Collected data
Segment Open

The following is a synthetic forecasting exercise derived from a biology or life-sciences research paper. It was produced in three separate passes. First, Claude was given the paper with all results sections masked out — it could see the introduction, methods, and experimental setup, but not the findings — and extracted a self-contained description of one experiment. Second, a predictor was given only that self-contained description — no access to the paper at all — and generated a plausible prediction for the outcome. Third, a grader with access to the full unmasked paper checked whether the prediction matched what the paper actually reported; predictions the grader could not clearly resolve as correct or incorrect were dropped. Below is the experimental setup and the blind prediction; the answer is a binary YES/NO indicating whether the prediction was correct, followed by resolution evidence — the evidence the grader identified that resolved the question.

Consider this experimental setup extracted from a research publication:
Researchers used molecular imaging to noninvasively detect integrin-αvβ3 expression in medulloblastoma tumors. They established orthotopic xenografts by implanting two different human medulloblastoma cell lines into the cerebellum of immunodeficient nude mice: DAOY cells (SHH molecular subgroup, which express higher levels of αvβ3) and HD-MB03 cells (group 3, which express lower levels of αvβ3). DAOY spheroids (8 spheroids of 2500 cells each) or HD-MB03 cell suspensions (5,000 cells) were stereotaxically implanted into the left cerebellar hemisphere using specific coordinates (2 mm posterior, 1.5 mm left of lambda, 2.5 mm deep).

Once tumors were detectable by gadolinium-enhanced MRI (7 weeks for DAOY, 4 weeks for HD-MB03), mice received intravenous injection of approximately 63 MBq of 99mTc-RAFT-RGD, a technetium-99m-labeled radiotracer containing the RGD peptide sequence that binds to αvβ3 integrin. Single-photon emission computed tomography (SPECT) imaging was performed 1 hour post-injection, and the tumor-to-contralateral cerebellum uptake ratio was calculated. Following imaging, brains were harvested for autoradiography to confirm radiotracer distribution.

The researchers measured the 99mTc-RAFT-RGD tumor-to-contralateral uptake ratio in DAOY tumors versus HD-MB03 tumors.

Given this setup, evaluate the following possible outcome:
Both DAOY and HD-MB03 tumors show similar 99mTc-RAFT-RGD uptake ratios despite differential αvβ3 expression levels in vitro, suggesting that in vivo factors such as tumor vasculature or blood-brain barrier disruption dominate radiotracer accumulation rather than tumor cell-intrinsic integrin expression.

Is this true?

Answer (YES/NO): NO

Segment Closed

ASSIGNMENT
Count, in the records above, the lines that contain the word "this"; the answer is that number alone.

EXPECTED ANSWER
3